» **What the task asks**
Give again only what runs from the line with "Is the tall" to the final line of the entries below, exactly as written and without pictures.

=== Information shown ===

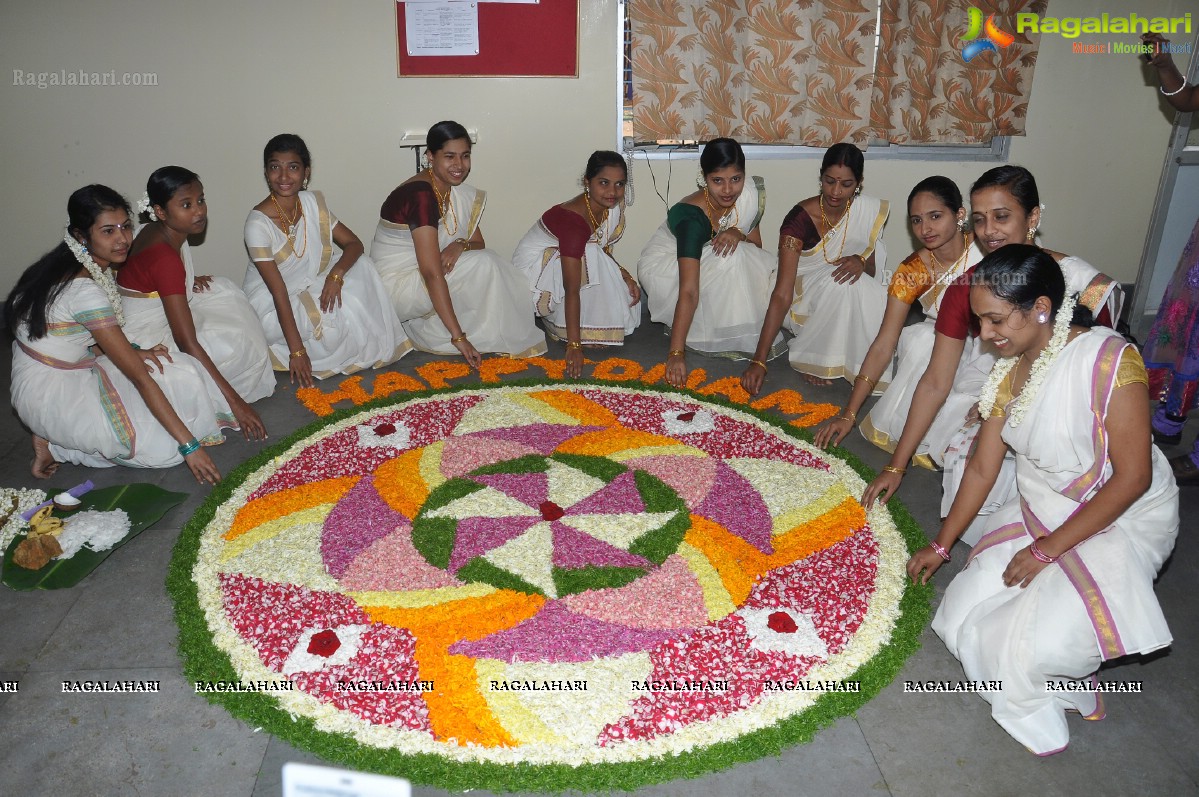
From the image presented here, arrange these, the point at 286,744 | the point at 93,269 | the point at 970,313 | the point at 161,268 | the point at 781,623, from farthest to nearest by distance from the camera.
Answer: the point at 161,268 < the point at 93,269 < the point at 970,313 < the point at 781,623 < the point at 286,744

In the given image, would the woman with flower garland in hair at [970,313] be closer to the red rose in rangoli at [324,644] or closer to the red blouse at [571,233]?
the red rose in rangoli at [324,644]

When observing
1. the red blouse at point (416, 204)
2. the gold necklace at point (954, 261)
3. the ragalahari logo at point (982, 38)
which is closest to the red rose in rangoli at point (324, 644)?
the red blouse at point (416, 204)

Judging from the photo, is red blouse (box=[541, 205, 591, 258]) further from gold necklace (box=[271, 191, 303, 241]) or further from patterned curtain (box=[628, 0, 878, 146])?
gold necklace (box=[271, 191, 303, 241])

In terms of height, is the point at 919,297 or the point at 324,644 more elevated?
the point at 919,297

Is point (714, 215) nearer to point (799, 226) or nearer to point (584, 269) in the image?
point (799, 226)

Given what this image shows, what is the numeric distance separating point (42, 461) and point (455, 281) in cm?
244

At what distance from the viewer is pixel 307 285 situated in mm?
5266

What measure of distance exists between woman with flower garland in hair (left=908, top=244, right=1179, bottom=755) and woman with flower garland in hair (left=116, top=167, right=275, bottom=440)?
3.40m

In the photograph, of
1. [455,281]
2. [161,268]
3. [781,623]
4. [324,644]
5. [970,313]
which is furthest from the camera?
[455,281]

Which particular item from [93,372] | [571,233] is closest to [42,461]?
[93,372]

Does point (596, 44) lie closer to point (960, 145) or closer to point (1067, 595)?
point (960, 145)

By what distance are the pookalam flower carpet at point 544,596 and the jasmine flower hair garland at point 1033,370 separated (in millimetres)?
810

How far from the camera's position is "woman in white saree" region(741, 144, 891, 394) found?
4871mm

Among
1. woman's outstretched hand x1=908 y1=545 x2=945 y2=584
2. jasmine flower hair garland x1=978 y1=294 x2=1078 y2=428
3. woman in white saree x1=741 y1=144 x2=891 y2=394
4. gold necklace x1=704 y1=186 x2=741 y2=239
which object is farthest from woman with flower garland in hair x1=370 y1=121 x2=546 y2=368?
jasmine flower hair garland x1=978 y1=294 x2=1078 y2=428
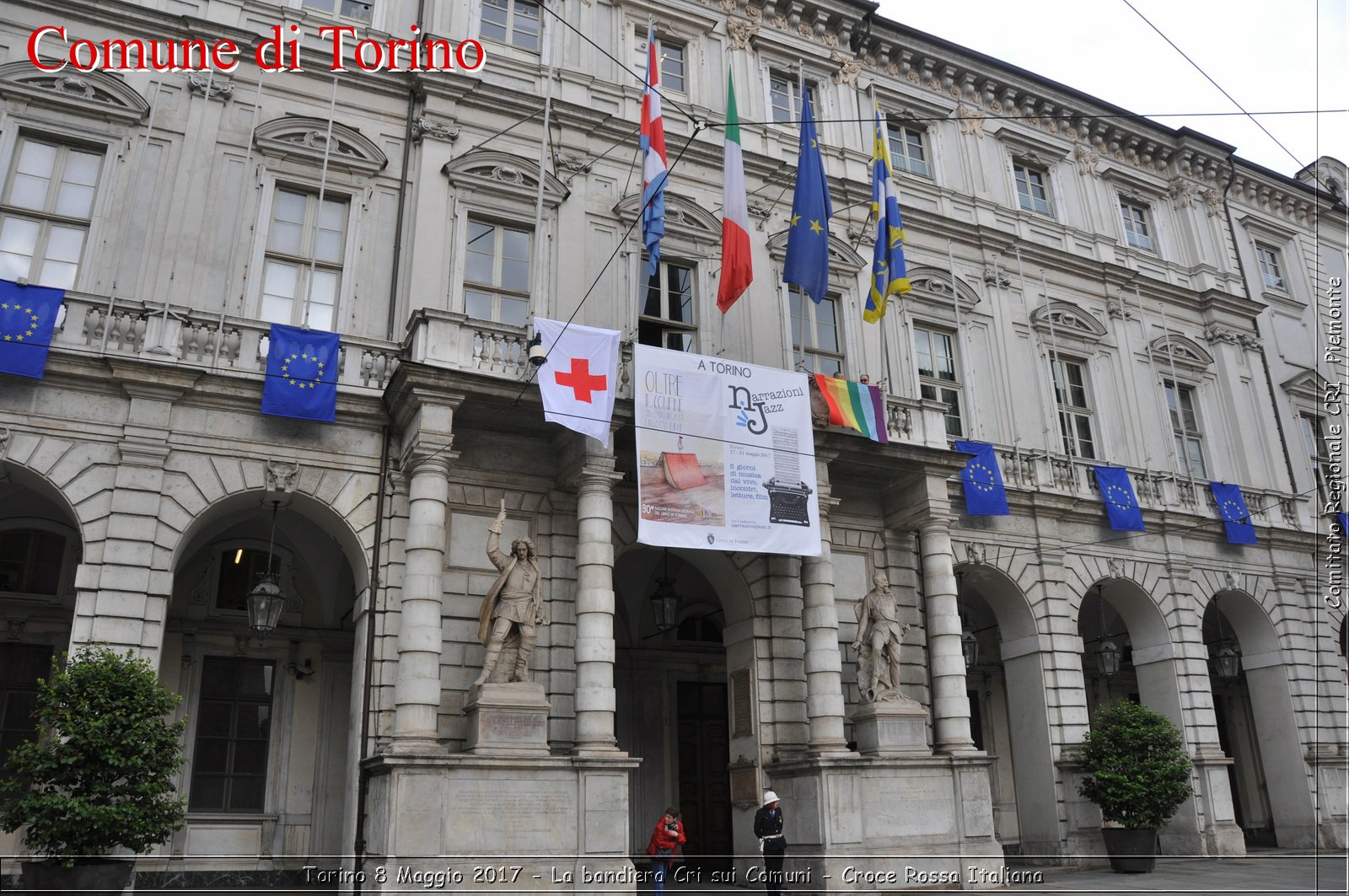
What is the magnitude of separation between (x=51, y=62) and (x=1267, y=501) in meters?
28.0

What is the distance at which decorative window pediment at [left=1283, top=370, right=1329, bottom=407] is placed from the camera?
28531 millimetres

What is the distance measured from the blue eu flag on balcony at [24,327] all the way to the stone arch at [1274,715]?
2379cm

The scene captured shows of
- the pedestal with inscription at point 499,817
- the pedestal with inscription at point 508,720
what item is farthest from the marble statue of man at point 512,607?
the pedestal with inscription at point 499,817

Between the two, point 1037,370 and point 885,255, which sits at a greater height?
point 885,255

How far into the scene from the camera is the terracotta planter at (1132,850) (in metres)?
18.4

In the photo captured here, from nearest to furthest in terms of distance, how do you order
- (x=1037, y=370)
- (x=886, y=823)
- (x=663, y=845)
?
(x=663, y=845) → (x=886, y=823) → (x=1037, y=370)

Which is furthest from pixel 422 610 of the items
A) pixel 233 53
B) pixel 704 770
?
pixel 233 53

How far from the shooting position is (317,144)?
1800 cm

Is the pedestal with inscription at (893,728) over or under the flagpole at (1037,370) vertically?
under

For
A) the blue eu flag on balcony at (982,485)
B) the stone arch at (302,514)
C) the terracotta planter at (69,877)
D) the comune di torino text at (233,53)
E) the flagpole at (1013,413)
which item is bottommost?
the terracotta planter at (69,877)

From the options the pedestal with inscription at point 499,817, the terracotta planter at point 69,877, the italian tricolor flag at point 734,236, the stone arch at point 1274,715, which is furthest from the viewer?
the stone arch at point 1274,715

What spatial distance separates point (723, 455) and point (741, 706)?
4.74 meters

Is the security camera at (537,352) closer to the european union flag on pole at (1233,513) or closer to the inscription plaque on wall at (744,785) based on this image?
the inscription plaque on wall at (744,785)

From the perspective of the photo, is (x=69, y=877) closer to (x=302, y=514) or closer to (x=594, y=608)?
(x=302, y=514)
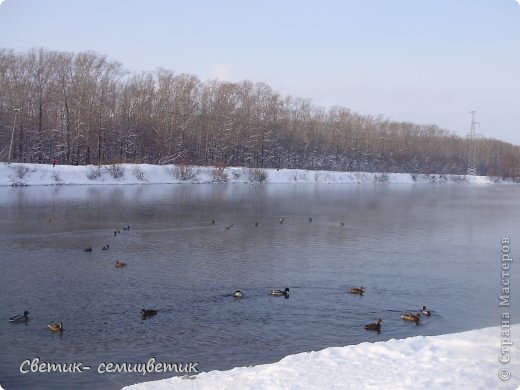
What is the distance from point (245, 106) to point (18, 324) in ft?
266

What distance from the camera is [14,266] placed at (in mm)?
19500

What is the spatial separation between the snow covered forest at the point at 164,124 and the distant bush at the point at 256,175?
5042 millimetres

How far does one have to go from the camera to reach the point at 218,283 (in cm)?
1811

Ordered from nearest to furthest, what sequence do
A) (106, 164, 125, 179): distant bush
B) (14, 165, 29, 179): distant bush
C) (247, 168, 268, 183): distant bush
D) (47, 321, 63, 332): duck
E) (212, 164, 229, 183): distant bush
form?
1. (47, 321, 63, 332): duck
2. (14, 165, 29, 179): distant bush
3. (106, 164, 125, 179): distant bush
4. (212, 164, 229, 183): distant bush
5. (247, 168, 268, 183): distant bush

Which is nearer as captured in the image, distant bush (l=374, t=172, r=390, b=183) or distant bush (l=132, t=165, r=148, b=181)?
distant bush (l=132, t=165, r=148, b=181)

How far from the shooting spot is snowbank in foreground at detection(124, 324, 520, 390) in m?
9.31

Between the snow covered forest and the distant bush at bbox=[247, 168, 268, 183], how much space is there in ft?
16.5

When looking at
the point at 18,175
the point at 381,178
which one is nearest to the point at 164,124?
the point at 18,175

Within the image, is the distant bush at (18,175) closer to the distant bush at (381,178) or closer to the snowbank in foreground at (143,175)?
the snowbank in foreground at (143,175)

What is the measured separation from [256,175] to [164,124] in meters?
14.9

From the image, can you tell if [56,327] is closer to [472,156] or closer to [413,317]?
[413,317]

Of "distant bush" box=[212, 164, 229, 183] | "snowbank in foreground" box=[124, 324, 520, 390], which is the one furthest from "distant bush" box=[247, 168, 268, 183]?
"snowbank in foreground" box=[124, 324, 520, 390]

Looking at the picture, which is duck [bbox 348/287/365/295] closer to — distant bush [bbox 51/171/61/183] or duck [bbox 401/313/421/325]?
duck [bbox 401/313/421/325]

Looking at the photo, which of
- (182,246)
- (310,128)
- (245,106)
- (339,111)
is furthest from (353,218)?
(339,111)
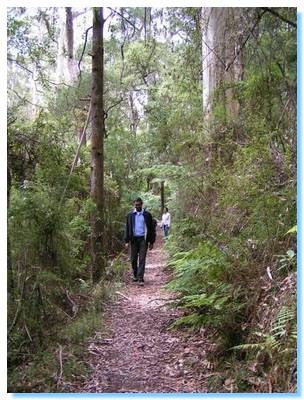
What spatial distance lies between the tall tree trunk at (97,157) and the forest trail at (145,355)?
120 centimetres

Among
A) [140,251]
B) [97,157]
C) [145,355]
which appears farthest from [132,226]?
[145,355]

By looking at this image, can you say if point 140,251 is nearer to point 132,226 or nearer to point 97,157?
point 132,226

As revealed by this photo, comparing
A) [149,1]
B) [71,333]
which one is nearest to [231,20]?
[149,1]

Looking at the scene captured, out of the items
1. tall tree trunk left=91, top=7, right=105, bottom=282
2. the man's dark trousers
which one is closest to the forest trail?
tall tree trunk left=91, top=7, right=105, bottom=282

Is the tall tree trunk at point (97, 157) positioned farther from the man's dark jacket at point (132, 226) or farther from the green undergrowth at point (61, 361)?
the green undergrowth at point (61, 361)

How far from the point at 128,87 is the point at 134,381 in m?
12.0

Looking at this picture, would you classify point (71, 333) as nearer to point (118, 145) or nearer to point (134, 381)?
point (134, 381)

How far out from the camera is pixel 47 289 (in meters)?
3.67

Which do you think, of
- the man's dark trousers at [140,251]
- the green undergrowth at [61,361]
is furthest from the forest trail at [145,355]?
the man's dark trousers at [140,251]

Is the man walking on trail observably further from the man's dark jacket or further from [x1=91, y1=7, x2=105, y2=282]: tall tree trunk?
[x1=91, y1=7, x2=105, y2=282]: tall tree trunk

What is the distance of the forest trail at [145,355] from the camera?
10.3ft

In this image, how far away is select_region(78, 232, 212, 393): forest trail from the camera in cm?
313

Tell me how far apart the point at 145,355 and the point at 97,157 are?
358cm

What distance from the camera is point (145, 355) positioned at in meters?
3.66
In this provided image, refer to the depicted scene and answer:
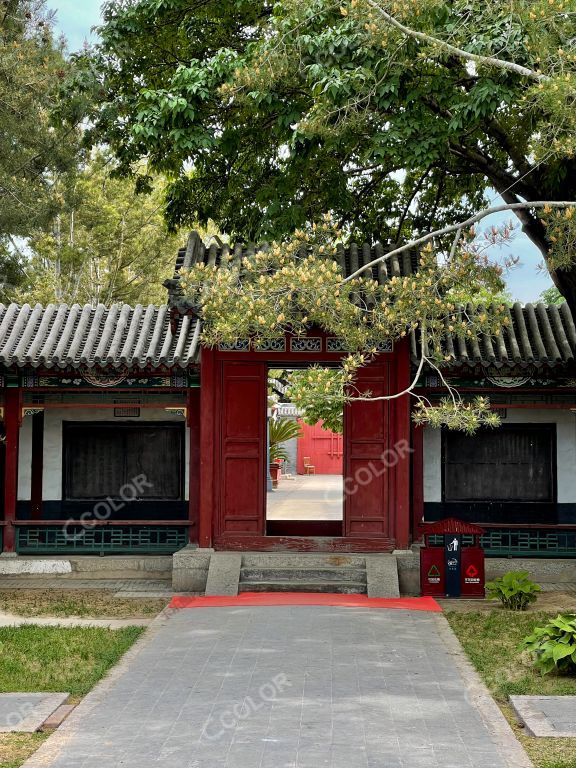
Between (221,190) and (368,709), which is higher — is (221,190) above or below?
above

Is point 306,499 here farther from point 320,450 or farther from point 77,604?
point 77,604

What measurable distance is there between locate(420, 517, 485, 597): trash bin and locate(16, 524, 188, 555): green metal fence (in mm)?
3794

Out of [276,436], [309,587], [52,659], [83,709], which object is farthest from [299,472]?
[83,709]

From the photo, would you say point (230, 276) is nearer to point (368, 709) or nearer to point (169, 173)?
point (368, 709)

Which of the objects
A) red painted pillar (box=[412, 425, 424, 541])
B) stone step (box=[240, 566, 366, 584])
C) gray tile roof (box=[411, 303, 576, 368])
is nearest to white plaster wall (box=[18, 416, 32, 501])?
stone step (box=[240, 566, 366, 584])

===

» **Response for this exercise**
Is the tall tree trunk at point (97, 157) positioned farther from the man's dark jacket at point (132, 226) or farther from the green undergrowth at point (61, 361)?
the green undergrowth at point (61, 361)

How far from the point at 128,87 is the point at 134,381 in m?
12.0

Looking at this picture, would you classify point (71, 333) as nearer to point (118, 145) or nearer to point (134, 381)?
point (134, 381)

How far out from the camera is pixel 47 289 (in meters)?
3.67

Which do you think, of
- the man's dark trousers at [140,251]
- the green undergrowth at [61,361]
is furthest from the forest trail at [145,355]?
the man's dark trousers at [140,251]

Is the man walking on trail observably further from the man's dark jacket or further from [x1=91, y1=7, x2=105, y2=282]: tall tree trunk?
[x1=91, y1=7, x2=105, y2=282]: tall tree trunk

What is the distance of the forest trail at [145,355] from the camera?
10.3ft

In this image, how far away is select_region(78, 232, 212, 393): forest trail from the camera in cm?
313

Tell me how far apart the point at 145,355 and the point at 97,157 are?
358cm

What distance from the camera is point (145, 355) positioned at in meters?
3.66
In this provided image, refer to the depicted scene and answer:
Between (221,190) and (368,709), which is higher — is (221,190) above or below?
above

Is point 306,499 here farther from point 320,450 or farther from point 77,604?
point 77,604

What measurable distance is there between locate(420, 517, 485, 597): trash bin and locate(16, 524, 188, 555): green metal fence (in mm)?
3794

Out of [276,436], [309,587], [52,659], [83,709], which object is farthest from [299,472]?
[83,709]

From the photo, would you say point (230, 276) is nearer to point (368, 709) or nearer to point (169, 173)?
point (368, 709)

Which of the objects
A) red painted pillar (box=[412, 425, 424, 541])
B) stone step (box=[240, 566, 366, 584])
C) gray tile roof (box=[411, 303, 576, 368])
is nearest to white plaster wall (box=[18, 416, 32, 501])?
stone step (box=[240, 566, 366, 584])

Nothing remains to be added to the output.